[Text provided — start]

This is dangerous advice. Don't do it. It won't work, and you could start a fire.

Jesse: You can't have tried this... Where are you coming from offering advice like this?



Originally Posted by jessieherrera
Hello,
Spark or ignition problems:
Everything may be okay, but you may not have spark when the plug is in.
Under demand the spark can be extinguished and not spark.
Check your spark plug wire first. It should read about 7k ohms per foot though any automotive book will tell you.
You may have a faulty ignition module, but let’s check the coil first.
Coil:
Try taking a voltage reading at the positive pole of the coil (+) when you’re cranking. It should be at least 7-8 volts though some vehicles may require higher. Set your multimeter to the voltage range that contains 12 volts. If it's an analog meter (Dial or needle type). If it's digital you don't have to. Put it on the DC voltage setting. If the voltage is low then most likely that's your problem.
Check the wires on the coil to see if they're loose or broken. An easy way of finding if your coil is faulty is to attach a SEPARATE battery to your coil. Attach the ground off your remote battery's ground by a small cable or wire to a GOOD ground point on you FRAME, or a fork, or brake pedal or whatever, nothing painted. There are 2 poles, or terminals, on your coil that your wires connect to. Attach the Positive side of the REMOTE battery to the POSITIVE side, or terminal, of the COIL. It should have a + sign or +mark next to where the wire connects. The other wire, terminal should be -, but don't concern yourself with that. If your engine starts then you have no voltage to your coil and your coil is good. If it doesn't start then you have a faulty coil, poor connection, or a faulty ignition module. The easiest way to find out if your coil is bad is to substitute another. If it starts then that’s your problem, the same with your ignition module. . If you want to learn and save yourself some money sometimes it’s better to borrow and try than to just buy and hope for the best.

[Text provided — finish]
[Dataset excerpt — start]

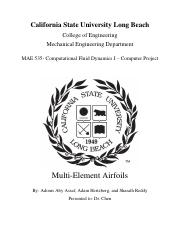 MAE 535 - Final Project Report - Multi Element Airfoil - 12-9-2015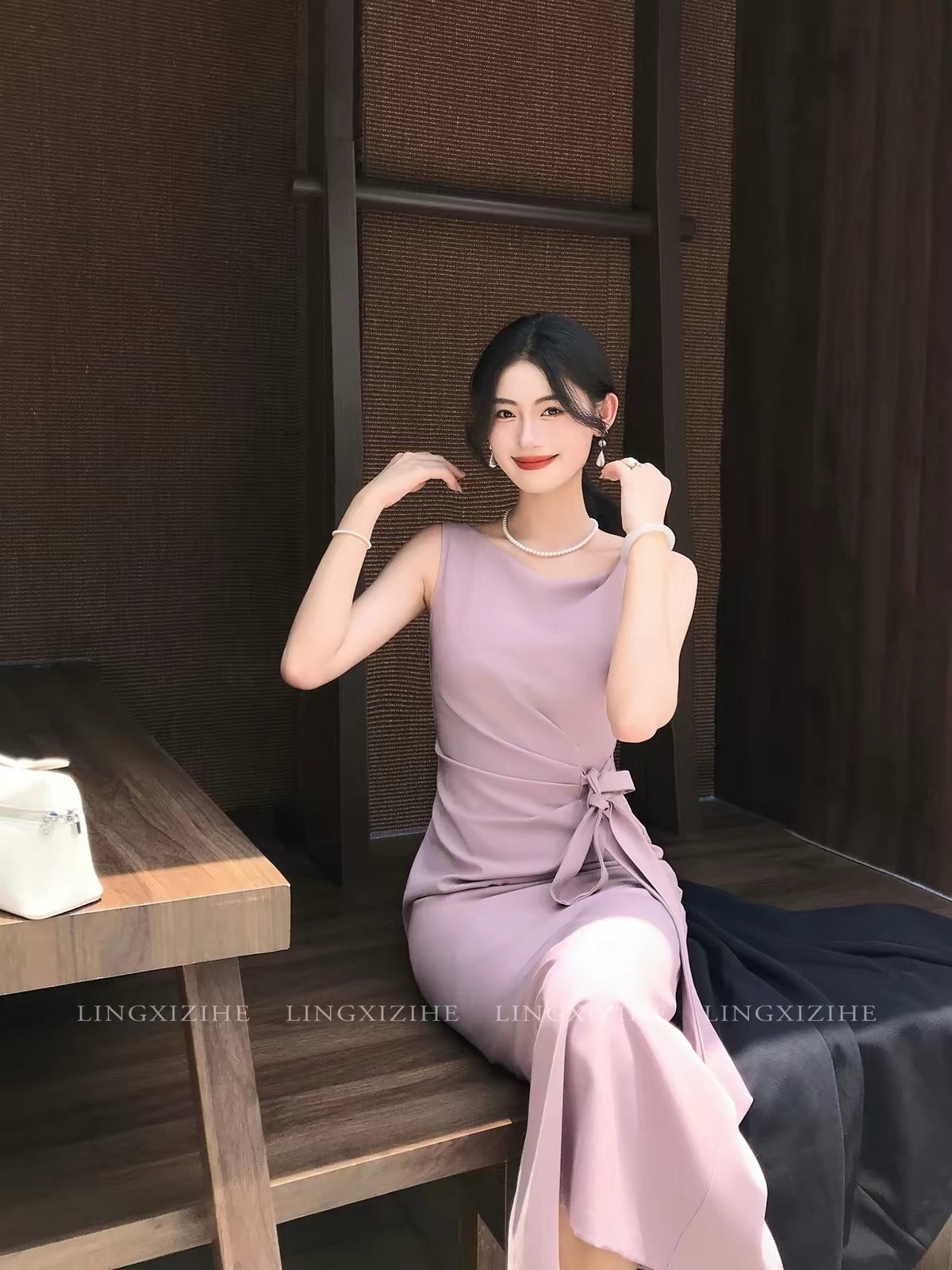 Ling Qian Zi He / Yu Zi Ting Rou — Women's French-style purple camisole dress; a sophisticated, slim-fit maxi dress with a tie-waist detail, perfect for summer.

[Dataset excerpt — finish]

### What to do
A. In the ignition troubleshooting post, what resistance should a spark plug wire read?
B. Carry on the ignition troubleshooting post from the point where it stops.
The data has no connection to the ignition troubleshooting post.

### Expected outputs
A. About 7k ohms per foot.

B.
How to Check an Ignition Coil:
Measure the coil primary resistance. Using an ohmmeter, connect the red lead to the coil's positive (+) electrical connector, and the ohmmeter's black lead to the coil's negative (-) electrical connector. An average resistance reading could be between 0.3 and 1.0 ohms.
Measure the coil secondary resistance. Connect the ohmmeter's black lead to the coil's negative (-) electrical connector and the ohmmeter's red lead to the coils terminal-where the distributor or spark plug wire attaches to. A typical resistance reading could be 8,000 to 11,500 ohms.
Replace the coil if any of the readings for your particular coil is bellow or above the specifications indicated in your service manual.
Reinstall the coil, electrical connector, wires and connect the negative cable to the battery terminal. If everything checks out okay then your timing may be off.
Good luck.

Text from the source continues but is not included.